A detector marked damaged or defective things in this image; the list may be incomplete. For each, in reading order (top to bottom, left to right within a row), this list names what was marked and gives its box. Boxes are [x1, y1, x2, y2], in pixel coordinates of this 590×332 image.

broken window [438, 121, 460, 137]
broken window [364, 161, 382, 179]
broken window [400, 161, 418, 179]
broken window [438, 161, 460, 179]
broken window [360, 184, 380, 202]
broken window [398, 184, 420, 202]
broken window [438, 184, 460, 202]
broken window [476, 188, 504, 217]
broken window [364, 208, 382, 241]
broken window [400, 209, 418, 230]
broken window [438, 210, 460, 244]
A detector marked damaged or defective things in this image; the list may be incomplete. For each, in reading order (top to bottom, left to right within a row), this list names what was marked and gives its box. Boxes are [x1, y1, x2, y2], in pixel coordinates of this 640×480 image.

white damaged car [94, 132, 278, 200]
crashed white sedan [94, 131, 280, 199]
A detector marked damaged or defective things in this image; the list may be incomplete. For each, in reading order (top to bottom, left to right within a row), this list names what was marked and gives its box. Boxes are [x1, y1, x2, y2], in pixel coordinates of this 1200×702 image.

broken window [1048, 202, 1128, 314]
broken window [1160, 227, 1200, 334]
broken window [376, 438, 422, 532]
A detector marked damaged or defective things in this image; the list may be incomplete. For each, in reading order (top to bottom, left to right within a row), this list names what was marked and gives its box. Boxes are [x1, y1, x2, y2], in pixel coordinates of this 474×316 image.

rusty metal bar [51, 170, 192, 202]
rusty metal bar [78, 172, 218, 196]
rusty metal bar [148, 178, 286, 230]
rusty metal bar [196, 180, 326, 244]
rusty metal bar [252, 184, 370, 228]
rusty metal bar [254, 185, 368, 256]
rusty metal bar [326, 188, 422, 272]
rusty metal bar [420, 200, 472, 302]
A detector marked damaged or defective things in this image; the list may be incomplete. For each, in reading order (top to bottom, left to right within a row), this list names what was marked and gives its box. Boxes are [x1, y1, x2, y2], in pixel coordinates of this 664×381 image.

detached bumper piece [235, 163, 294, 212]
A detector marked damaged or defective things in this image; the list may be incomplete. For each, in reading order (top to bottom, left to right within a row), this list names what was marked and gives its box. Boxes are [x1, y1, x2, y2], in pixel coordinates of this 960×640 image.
· · · · ·
WHAT YOU WILL DO: Render every line of the material above as a JSON array of strings, one string per line, with blank lines omitted.

RESPONSE TO THIS TASK:
[
  "A detector marked damaged or defective things in this image; the list may be incomplete. For each, in reading order (top to bottom, left to right within a row), this list names what was marked and gives its box. Boxes are [x1, y1, x2, y2], in pixel coordinates of this 590×332 image.",
  "broken window [438, 121, 460, 137]",
  "broken window [364, 161, 382, 179]",
  "broken window [400, 161, 418, 179]",
  "broken window [438, 161, 460, 179]",
  "broken window [360, 184, 380, 202]",
  "broken window [398, 184, 420, 202]",
  "broken window [438, 184, 460, 202]",
  "broken window [476, 188, 504, 217]",
  "broken window [364, 208, 382, 241]",
  "broken window [400, 209, 418, 230]",
  "broken window [438, 210, 460, 244]",
  "A detector marked damaged or defective things in this image; the list may be incomplete. For each, in reading order (top to bottom, left to right within a row), this list names what was marked and gives its box. Boxes are [x1, y1, x2, y2], in pixel coordinates of this 640×480 image.",
  "white damaged car [94, 132, 278, 200]",
  "crashed white sedan [94, 131, 280, 199]",
  "A detector marked damaged or defective things in this image; the list may be incomplete. For each, in reading order (top to bottom, left to right within a row), this list names what was marked and gives its box. Boxes are [x1, y1, x2, y2], in pixel coordinates of this 1200×702 image.",
  "broken window [1048, 202, 1128, 314]",
  "broken window [1160, 227, 1200, 334]",
  "broken window [376, 438, 422, 532]",
  "A detector marked damaged or defective things in this image; the list may be incomplete. For each, in reading order (top to bottom, left to right within a row), this list names what was marked and gives its box. Boxes are [x1, y1, x2, y2], in pixel coordinates of this 474×316 image.",
  "rusty metal bar [51, 170, 192, 202]",
  "rusty metal bar [78, 172, 218, 196]",
  "rusty metal bar [148, 178, 286, 230]",
  "rusty metal bar [196, 180, 326, 244]",
  "rusty metal bar [252, 184, 370, 228]",
  "rusty metal bar [254, 185, 368, 256]",
  "rusty metal bar [326, 188, 422, 272]",
  "rusty metal bar [420, 200, 472, 302]",
  "A detector marked damaged or defective things in this image; the list may be incomplete. For each, in reading order (top to bottom, left to right within a row), this list names what was marked and gives its box. Boxes are [x1, y1, x2, y2], in pixel coordinates of this 664×381 image.",
  "detached bumper piece [235, 163, 294, 212]",
  "A detector marked damaged or defective things in this image; the list may be incomplete. For each, in reading order (top to bottom, left to right within a row), this list names what was marked and gives its box. Boxes are [x1, y1, x2, y2], in pixel coordinates of this 960×640 image."
]